WHAT IS REQUIRED: Copy out the records below with every "Canadian" changed to "Norwegian" and all other text untouched. Leave the pictures out.

DATA FOR ANALYSIS:
***

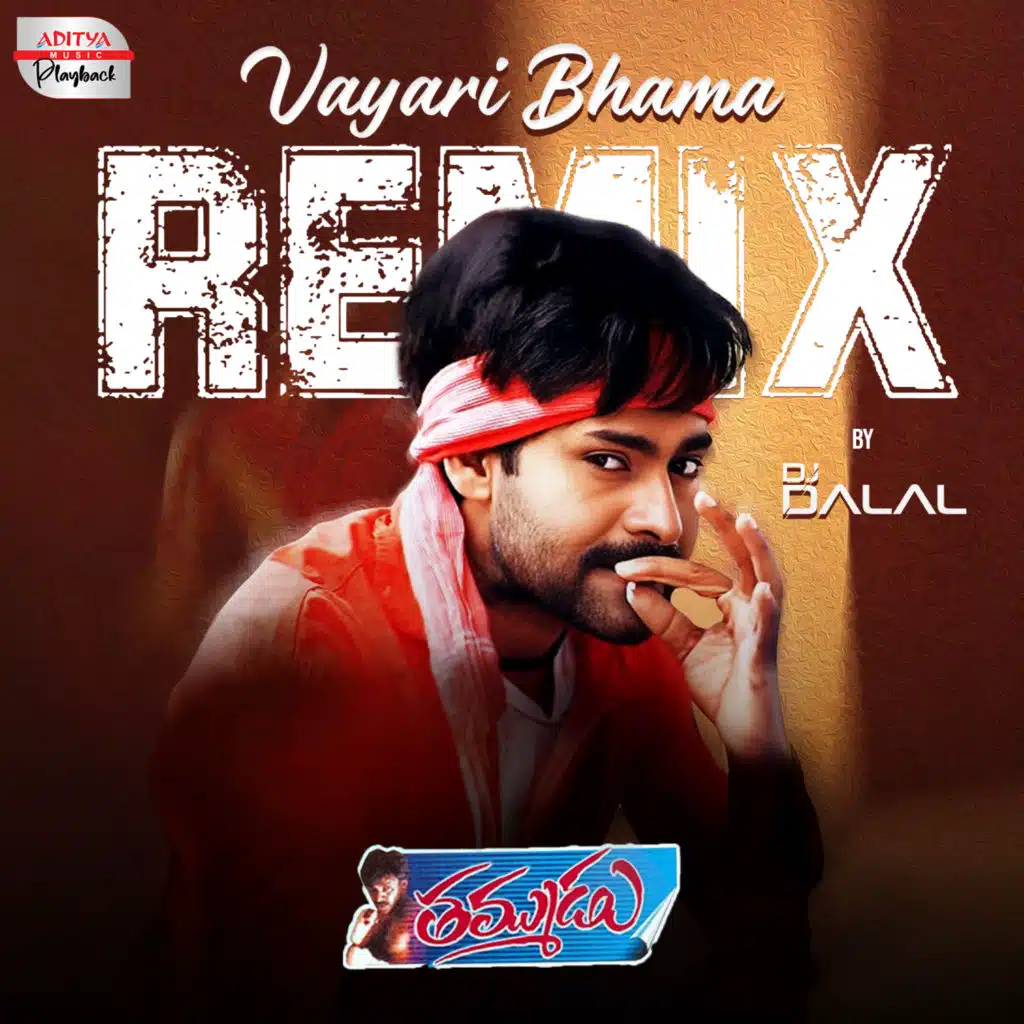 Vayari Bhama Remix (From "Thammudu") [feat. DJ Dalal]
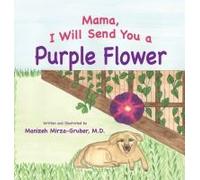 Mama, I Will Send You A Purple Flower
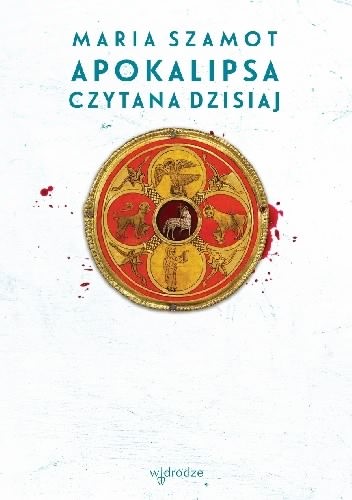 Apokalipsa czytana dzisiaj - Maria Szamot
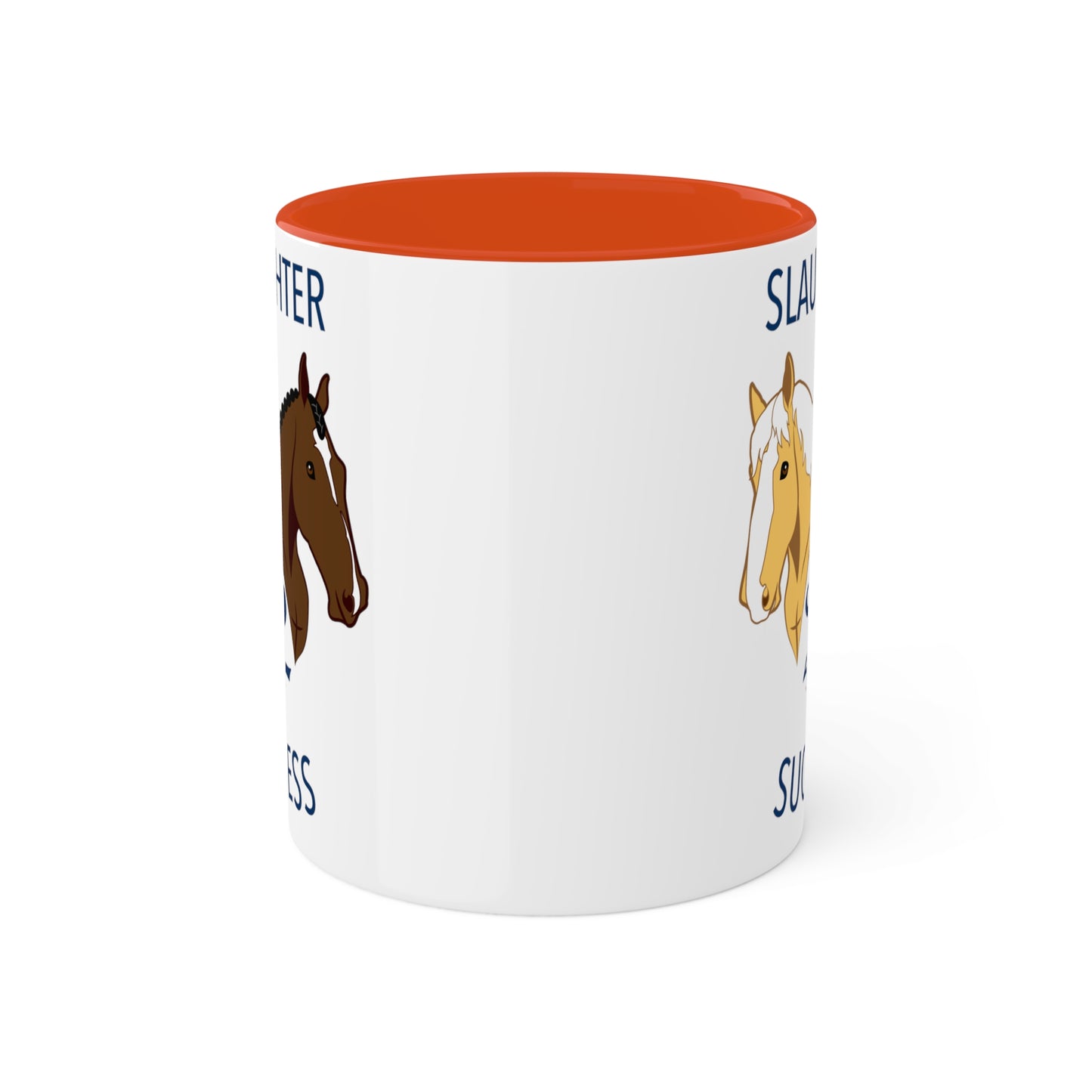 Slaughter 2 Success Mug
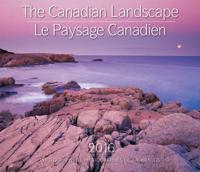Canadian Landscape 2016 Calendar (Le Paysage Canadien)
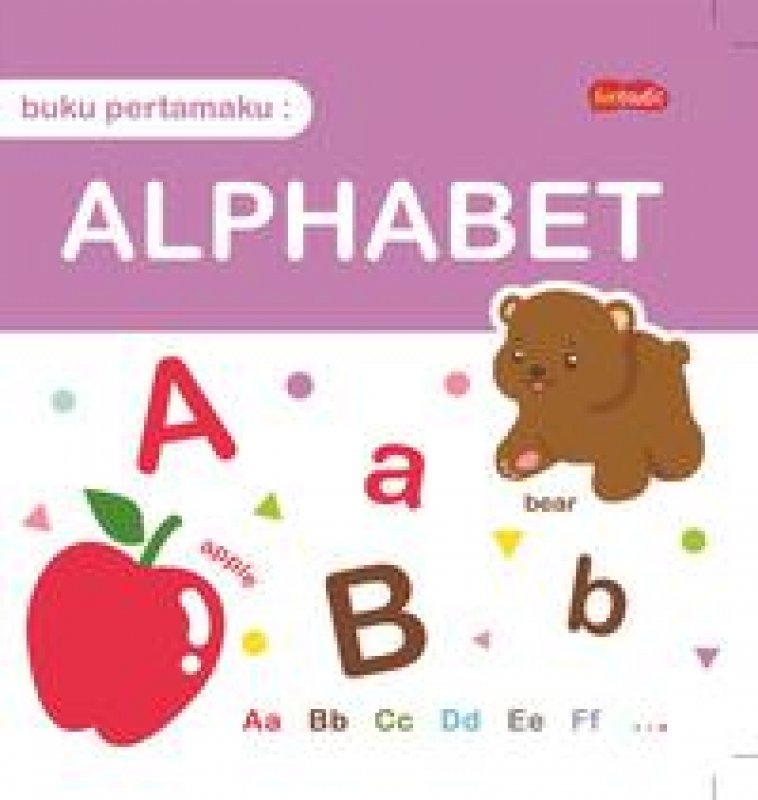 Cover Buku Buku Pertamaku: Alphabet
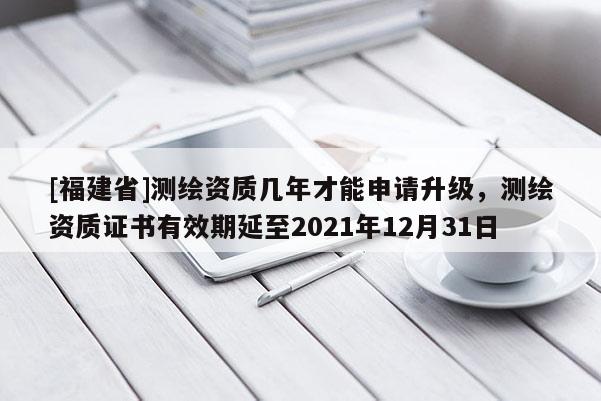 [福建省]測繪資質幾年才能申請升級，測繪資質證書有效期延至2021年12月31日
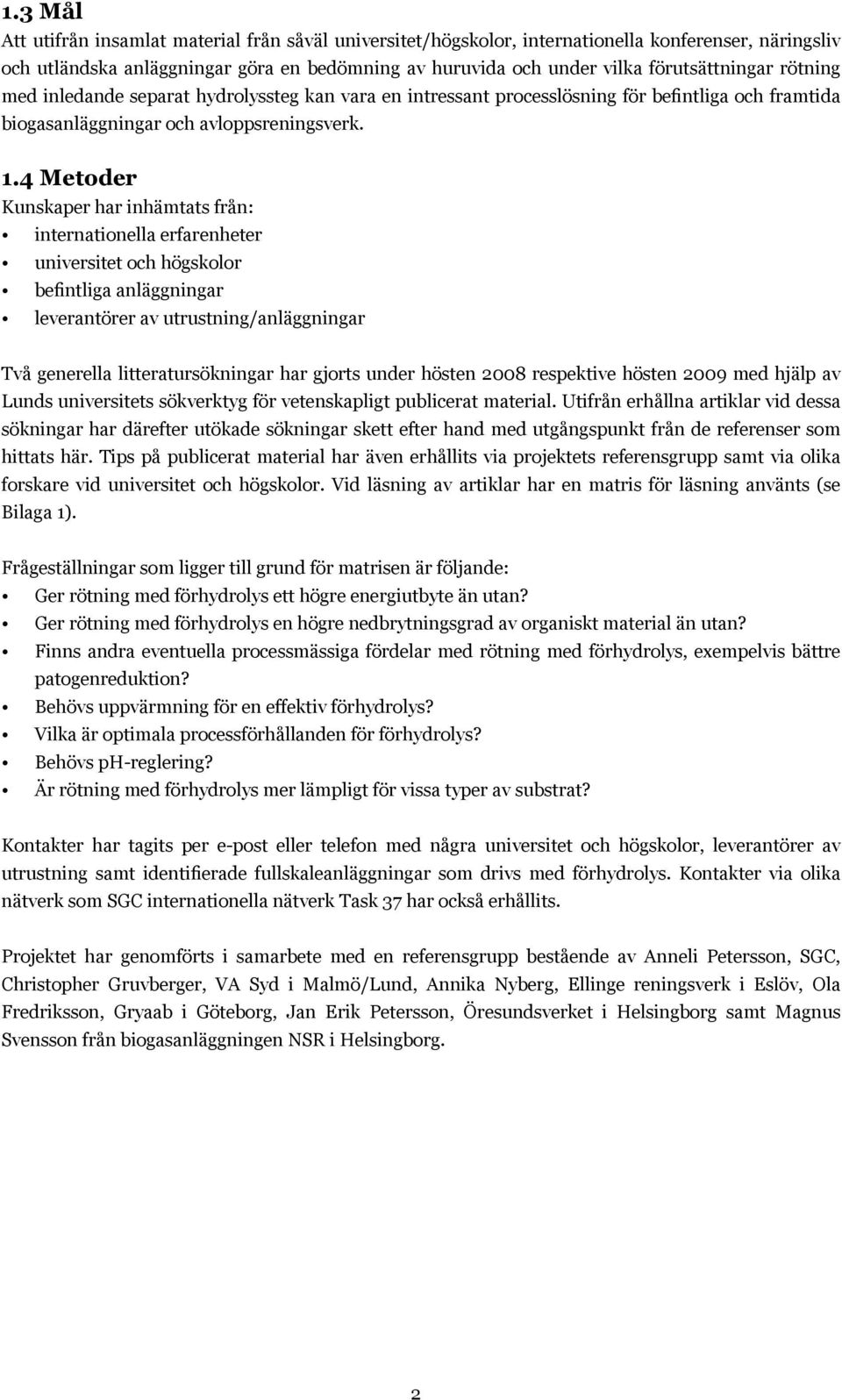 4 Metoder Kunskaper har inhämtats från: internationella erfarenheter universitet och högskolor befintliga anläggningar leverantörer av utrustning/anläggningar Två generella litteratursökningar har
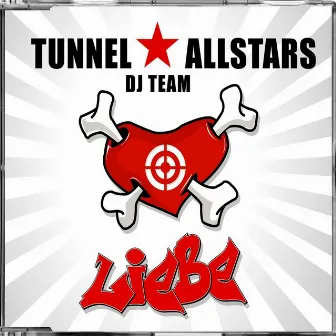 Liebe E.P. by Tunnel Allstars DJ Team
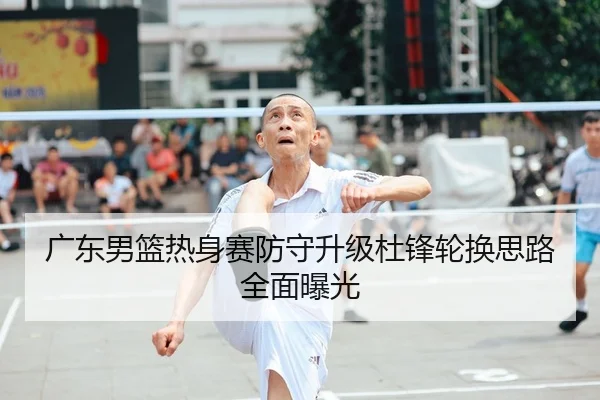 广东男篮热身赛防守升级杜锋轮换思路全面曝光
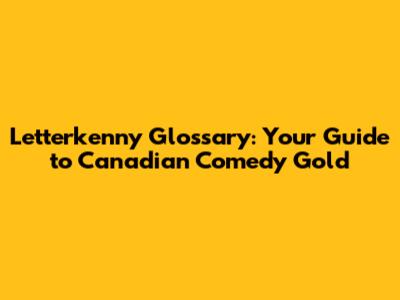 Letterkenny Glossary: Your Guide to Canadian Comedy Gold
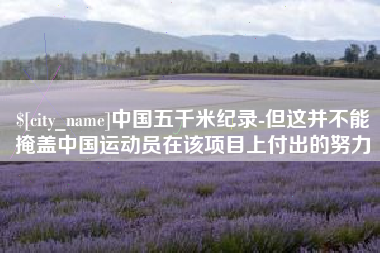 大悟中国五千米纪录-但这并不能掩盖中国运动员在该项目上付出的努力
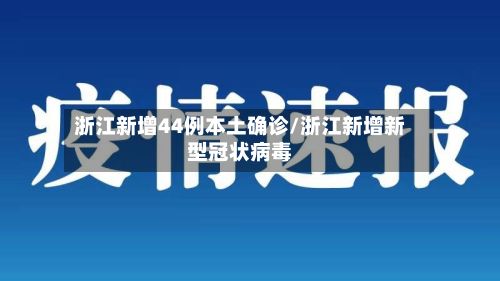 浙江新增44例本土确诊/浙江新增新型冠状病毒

***

ANSWER TO THE PROBLEM:
 Vayari Bhama Remix (From "Thammudu") [feat. DJ Dalal]
 Mama, I Will Send You A Purple Flower
 Apokalipsa czytana dzisiaj - Maria Szamot
 Slaughter 2 Success Mug
Norwegian Landscape 2016 Calendar (Le Paysage Canadien)
 Cover Buku Buku Pertamaku: Alphabet
 [福建省]測繪資質幾年才能申請升級，測繪資質證書有效期延至2021年12月31日
 4 Metoder Kunskaper har inhämtats från: internationella erfarenheter universitet och högskolor befintliga anläggningar leverantörer av utrustning/anläggningar Två generella litteratursökningar har
 Liebe E.P. by Tunnel Allstars DJ Team
 广东男篮热身赛防守升级杜锋轮换思路全面曝光
 Letterkenny Glossary: Your Guide to Norwegian Comedy Gold
 大悟中国五千米纪录-但这并不能掩盖中国运动员在该项目上付出的努力
 浙江新增44例本土确诊/浙江新增新型冠状病毒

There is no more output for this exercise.